The Freeman

Former Finance chief urges Congress to merge tax bills

- (GMA News Online)

After the Senate committee on ways and means filed its version of the comprehens­ive tax reform program, the next step for both the chambers of Congress is to consolidat­e their respective versions, a former secretary of Finance said Thursday.

"The Senate version will earn around P130 billion ... but the DOF version will earn above P160 billion," former Finance Secretary Roberto de Ocampo said in a forum in Quezon City.

De Ocampo said he is worried that the net revenues from the Senate bill may result in "lower realistic achievemen­ts" as the targeted goals were watered down.

"Then, this has to be discussed by the Senate, House, and the DOF... Therefore, there is a need to examine what the Senate says it will produce.

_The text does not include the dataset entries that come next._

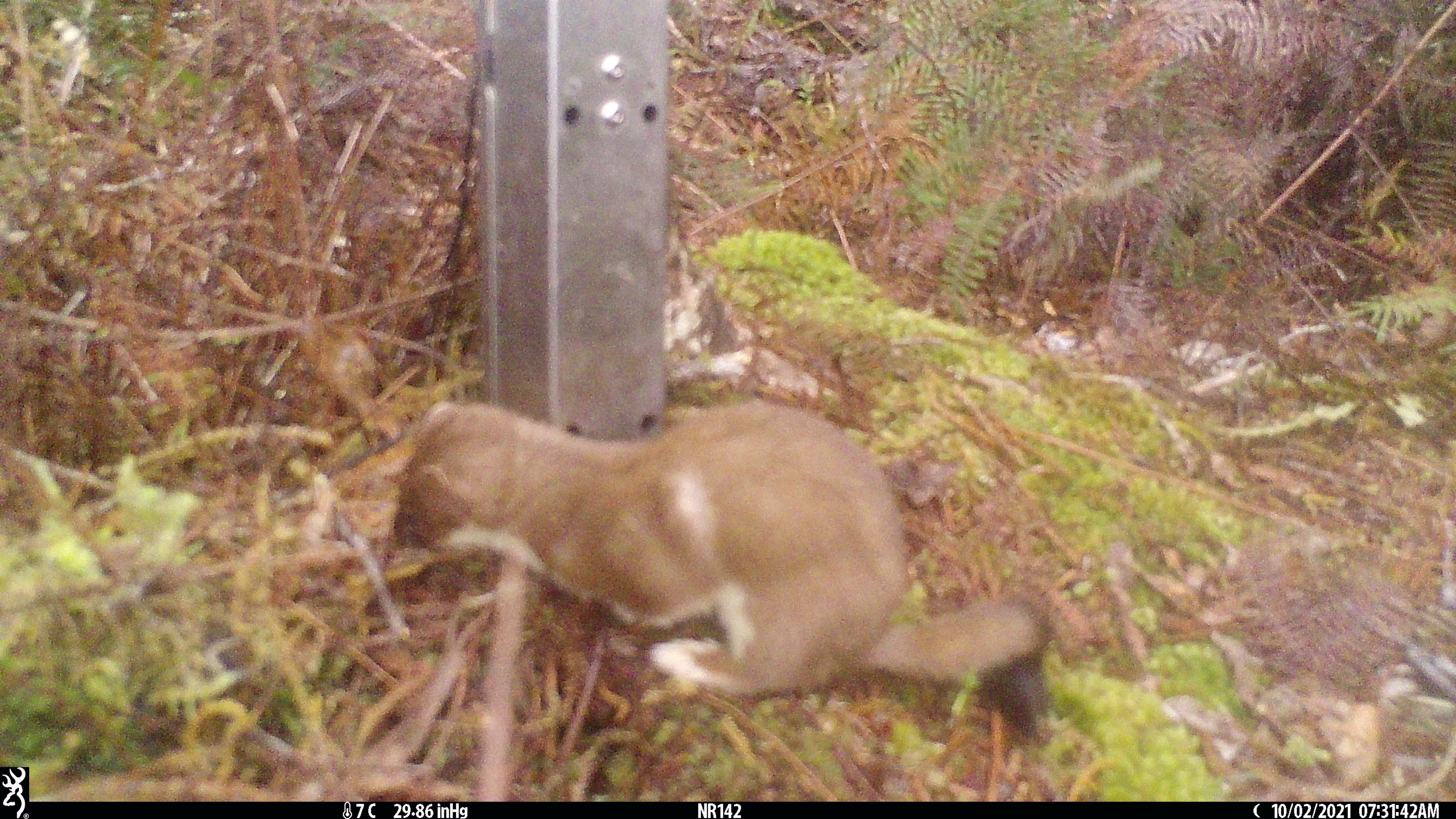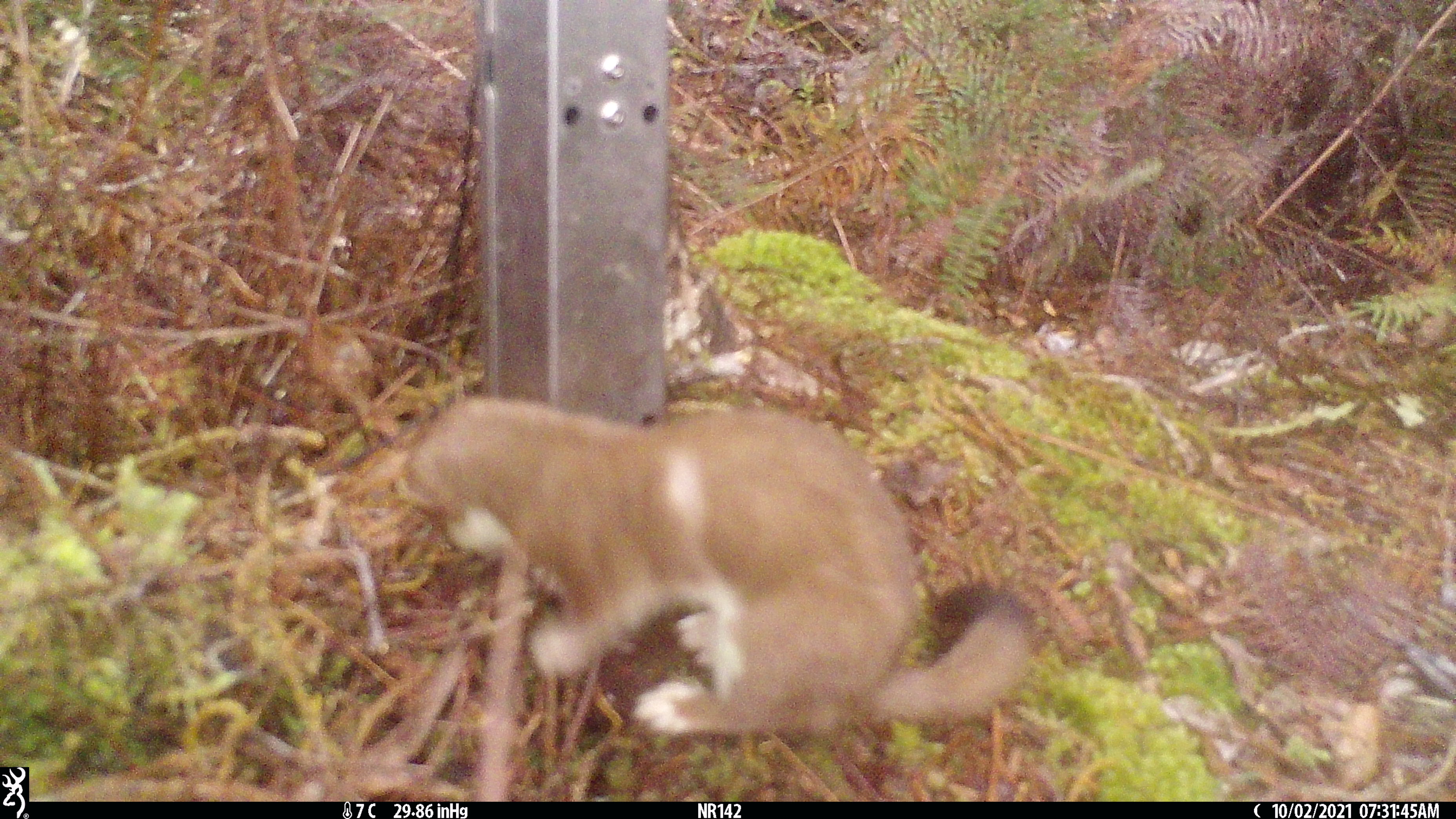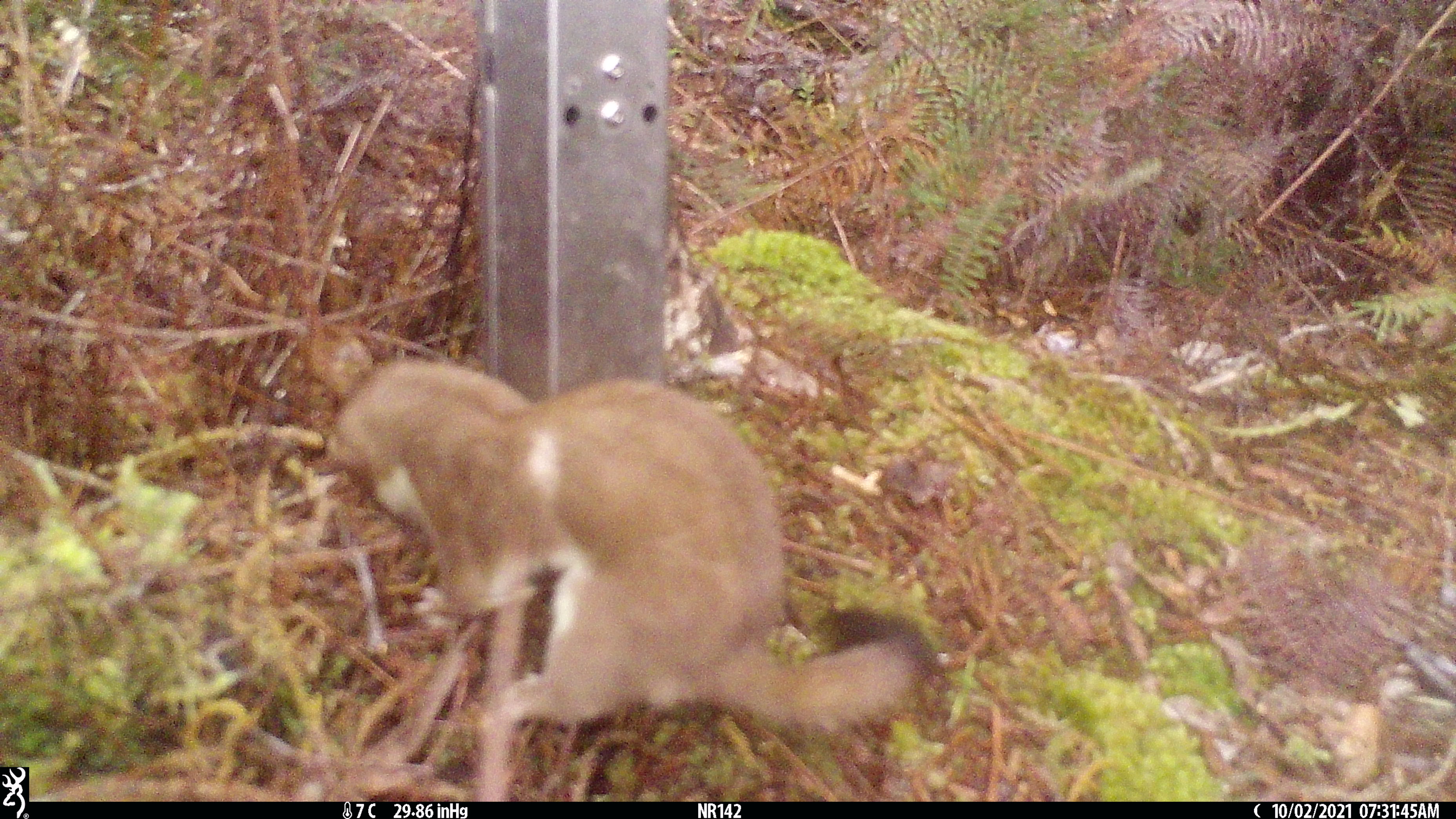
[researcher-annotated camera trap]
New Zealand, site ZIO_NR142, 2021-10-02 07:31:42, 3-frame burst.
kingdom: Animalia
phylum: Chordata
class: Mammalia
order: Carnivora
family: Mustelidae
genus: Mustela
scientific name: Mustela erminea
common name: stoat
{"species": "stoat (Mustela erminea)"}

It is already lower than the original version, the original version is designed to fund the infrastruc­ture program," he added.

The original proposal of the Department of Finance targeted P174.2 billion of revenues, while House Bill 5636 — the Tax Reform for Accelerati­on And Inclusion Act (TRAIN) — penciled in P P133.8 billion.

Senate Bill 1592 — its version of TRAIN — is expected to yield at least P134 billion.

"Maybe the DOF can accept a compromise with that. I'm hoping it will be sorted out at the bicam and end up somewhere between the P130 billion and the DOF's expected net," De Ocampo said.

"But this should not take long. This tax reform should be done before the year ends. The effect of the tax reform is not immediate, so the sooner you get to implement it the better," he added.